— START OF Document text —
The identifier flags matches an instantiation of the user-defined bitfield ipv4_flags, that is set by reading 3 bits via $bitfield(ipv4_flags). Recall that ipv4_flags was a bitfield containing 3 bits, which we cleverly named bit0, bit1, and bit2. In accordance with the protocol, we ensure that bit0 is set to zero in the following line. We then match fragments_offset_bv to a 13-bit bit vector. Finally, in an action block, we use Bits.to_u16(fragments_offset_bv) to obtain a u16 value corresponding to this bit vector, and we store the result in the `fragment_offset temporary that we introduced earlier.

The next piece of code demonstrates the use of action blocks to compute and return values, storing them within an identifier.

format {
  IPPacket ipp {ip_packet} :=
    ...
— END OF Document text —
- _What to work on_:
• a. Revise the IPv4 parsing text starting at "The identifier flags" and ending at "within an identifier.", replacing "ipv4_flags" with "ipv4_flag_bits".
• b. List the names given to the bits of the ipv4_flags bitfield in the IPv4 parsing text.
• c. In the IPv4 parsing text, how many bits long is the bit vector that fragments_offset_bv is matched to?
— START OF Recorded data —
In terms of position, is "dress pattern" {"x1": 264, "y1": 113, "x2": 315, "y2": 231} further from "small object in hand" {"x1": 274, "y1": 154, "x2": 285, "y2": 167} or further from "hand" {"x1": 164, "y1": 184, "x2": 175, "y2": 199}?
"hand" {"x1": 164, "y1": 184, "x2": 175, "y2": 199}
— END OF Recorded data —
- _Results of the tasks_:
• a.
The identifier flags matches an instantiation of the user-defined bitfield ipv4_flag_bits, that is set by reading 3 bits via $bitfield(ipv4_flag_bits). Recall that ipv4_flag_bits was a bitfield containing 3 bits, which we cleverly named bit0, bit1, and bit2. In accordance with the protocol, we ensure that bit0 is set to zero in the following line. We then match fragments_offset_bv to a 13-bit bit vector. Finally, in an action block, we use Bits.to_u16(fragments_offset_bv) to obtain a u16 value corresponding to this bit vector, and we store the result in the `fragment_offset temporary that we introduced earlier.

The next piece of code demonstrates the use of action blocks to compute and return values, storing them within an identifier.

• b. bit0, bit1, bit2

• c. 13 bits